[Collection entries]
-- -- --
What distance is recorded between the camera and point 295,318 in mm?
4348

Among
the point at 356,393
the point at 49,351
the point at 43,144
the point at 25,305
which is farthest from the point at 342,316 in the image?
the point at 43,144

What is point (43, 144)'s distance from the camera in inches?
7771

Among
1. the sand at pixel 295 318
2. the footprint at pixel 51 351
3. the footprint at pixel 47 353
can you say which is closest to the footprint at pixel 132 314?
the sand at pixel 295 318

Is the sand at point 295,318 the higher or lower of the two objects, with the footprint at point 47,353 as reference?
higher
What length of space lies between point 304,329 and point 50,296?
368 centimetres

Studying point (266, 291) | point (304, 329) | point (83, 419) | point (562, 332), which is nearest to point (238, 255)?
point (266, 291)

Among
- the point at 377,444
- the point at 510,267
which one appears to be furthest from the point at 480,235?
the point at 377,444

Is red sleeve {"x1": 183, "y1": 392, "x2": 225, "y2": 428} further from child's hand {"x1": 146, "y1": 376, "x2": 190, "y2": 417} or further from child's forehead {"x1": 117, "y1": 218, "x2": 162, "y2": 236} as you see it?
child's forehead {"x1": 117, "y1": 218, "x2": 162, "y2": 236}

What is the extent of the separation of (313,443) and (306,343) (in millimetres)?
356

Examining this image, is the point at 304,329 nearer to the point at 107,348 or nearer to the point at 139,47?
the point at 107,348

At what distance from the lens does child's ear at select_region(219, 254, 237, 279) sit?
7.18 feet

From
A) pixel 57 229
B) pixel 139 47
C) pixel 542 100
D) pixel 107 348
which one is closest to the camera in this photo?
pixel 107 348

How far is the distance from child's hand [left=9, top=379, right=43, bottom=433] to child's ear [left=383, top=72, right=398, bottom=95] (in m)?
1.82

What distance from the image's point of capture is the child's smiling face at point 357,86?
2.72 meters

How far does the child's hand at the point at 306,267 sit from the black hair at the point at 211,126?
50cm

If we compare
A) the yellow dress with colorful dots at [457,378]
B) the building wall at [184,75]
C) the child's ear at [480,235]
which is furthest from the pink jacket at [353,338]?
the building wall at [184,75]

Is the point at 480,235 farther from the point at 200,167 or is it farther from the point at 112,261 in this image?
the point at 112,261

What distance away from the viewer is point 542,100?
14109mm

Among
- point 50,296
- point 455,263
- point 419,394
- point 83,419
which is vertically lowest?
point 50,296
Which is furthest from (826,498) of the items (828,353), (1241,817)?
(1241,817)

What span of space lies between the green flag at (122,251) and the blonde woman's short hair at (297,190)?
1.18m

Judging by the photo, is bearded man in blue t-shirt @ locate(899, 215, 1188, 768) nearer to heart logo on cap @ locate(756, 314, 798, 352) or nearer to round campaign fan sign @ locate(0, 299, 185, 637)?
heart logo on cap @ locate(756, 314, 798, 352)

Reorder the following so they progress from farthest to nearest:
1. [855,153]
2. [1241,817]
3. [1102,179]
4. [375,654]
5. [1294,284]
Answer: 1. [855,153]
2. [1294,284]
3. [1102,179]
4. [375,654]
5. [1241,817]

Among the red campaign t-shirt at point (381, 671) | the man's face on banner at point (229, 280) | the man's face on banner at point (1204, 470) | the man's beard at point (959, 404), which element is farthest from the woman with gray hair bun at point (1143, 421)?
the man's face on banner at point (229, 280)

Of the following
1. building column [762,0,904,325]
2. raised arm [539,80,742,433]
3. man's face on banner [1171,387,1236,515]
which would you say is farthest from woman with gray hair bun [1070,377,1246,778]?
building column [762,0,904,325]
-- -- --
YOUR GOAL:
Reproduce exactly the lines from the one containing "Among the red" through the last line of the records above, including both, and nothing else.

THE ANSWER:
Among the red campaign t-shirt at point (381, 671) | the man's face on banner at point (229, 280) | the man's face on banner at point (1204, 470) | the man's beard at point (959, 404), which element is farthest from the woman with gray hair bun at point (1143, 421)?
the man's face on banner at point (229, 280)

Of the following
1. building column [762,0,904,325]
2. raised arm [539,80,742,433]
3. man's face on banner [1171,387,1236,515]
which would you say is farthest from woman with gray hair bun [1070,377,1246,778]?
building column [762,0,904,325]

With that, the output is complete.